◆ СУТЬ ЗАДАНИЯ ◆
Измените строки от той, где есть «How far from each», до самого конца пунктов включительно, заменив «marble balustrade» на «stone balustrade», а остальное оставив без изменений.

#####

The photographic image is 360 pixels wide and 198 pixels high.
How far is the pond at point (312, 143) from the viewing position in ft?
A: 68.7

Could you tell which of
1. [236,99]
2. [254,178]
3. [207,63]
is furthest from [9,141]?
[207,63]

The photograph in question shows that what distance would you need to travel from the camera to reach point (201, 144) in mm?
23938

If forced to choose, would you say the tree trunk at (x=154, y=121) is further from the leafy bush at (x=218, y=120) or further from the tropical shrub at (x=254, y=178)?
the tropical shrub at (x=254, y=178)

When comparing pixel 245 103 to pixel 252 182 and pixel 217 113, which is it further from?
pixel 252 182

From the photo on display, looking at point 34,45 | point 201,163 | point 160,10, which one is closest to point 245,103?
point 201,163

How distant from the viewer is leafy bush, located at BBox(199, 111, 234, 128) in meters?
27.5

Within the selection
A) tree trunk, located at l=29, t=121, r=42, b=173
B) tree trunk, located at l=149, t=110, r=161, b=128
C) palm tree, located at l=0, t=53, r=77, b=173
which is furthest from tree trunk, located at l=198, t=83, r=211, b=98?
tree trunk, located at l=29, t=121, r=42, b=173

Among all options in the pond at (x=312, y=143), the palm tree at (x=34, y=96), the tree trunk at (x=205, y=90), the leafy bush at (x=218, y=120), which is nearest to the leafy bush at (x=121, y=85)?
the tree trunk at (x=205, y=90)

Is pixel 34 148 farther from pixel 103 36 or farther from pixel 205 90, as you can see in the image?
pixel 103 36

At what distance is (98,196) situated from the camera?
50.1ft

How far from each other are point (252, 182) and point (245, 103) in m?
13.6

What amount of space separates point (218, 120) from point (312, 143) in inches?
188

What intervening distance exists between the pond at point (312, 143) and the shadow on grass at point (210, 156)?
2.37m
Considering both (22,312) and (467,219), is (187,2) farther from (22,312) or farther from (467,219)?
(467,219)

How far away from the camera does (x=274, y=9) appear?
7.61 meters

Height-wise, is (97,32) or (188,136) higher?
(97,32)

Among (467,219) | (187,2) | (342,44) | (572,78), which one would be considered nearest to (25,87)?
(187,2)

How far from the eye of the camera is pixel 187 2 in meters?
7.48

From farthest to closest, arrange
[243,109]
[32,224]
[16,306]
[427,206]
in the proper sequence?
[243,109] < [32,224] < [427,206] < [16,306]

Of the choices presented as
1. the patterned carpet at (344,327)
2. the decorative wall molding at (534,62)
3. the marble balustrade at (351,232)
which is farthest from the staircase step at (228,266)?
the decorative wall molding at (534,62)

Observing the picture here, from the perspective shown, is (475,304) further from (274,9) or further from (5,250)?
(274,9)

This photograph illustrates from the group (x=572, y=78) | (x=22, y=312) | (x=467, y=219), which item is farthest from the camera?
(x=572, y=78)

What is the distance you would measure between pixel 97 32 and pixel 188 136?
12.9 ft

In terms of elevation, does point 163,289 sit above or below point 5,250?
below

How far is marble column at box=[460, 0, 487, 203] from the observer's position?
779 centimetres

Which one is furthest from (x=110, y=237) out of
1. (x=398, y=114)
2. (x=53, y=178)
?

#####

◆ РЕЗУЛЬТАТ НИЖЕ ◆
How far from each other are point (252, 182) and point (245, 103) in m?
13.6

What amount of space separates point (218, 120) from point (312, 143) in inches?
188

What intervening distance exists between the pond at point (312, 143) and the shadow on grass at point (210, 156)?
2.37m
Considering both (22,312) and (467,219), is (187,2) farther from (22,312) or farther from (467,219)?
(467,219)

How far away from the camera does (x=274, y=9) appear?
7.61 meters

Height-wise, is (97,32) or (188,136) higher?
(97,32)

Among (467,219) | (187,2) | (342,44) | (572,78), which one would be considered nearest to (25,87)?
(187,2)

How far from the eye of the camera is pixel 187 2 in meters?
7.48

From farthest to closest, arrange
[243,109]
[32,224]
[16,306]
[427,206]
in the proper sequence?
[243,109] < [32,224] < [427,206] < [16,306]

Of the choices presented as
1. the patterned carpet at (344,327)
2. the decorative wall molding at (534,62)
3. the stone balustrade at (351,232)
which is farthest from the staircase step at (228,266)?
the decorative wall molding at (534,62)

Observing the picture here, from the perspective shown, is (475,304) further from (274,9) or further from (5,250)?
(274,9)

This photograph illustrates from the group (x=572, y=78) | (x=22, y=312) | (x=467, y=219), which item is farthest from the camera?
(x=572, y=78)

What is the distance you would measure between pixel 97 32 and pixel 188 136?
12.9 ft

In terms of elevation, does point 163,289 sit above or below point 5,250?
below

How far is marble column at box=[460, 0, 487, 203] from the observer's position?
779 centimetres

Which one is furthest from (x=110, y=237) out of
1. (x=398, y=114)
2. (x=53, y=178)
?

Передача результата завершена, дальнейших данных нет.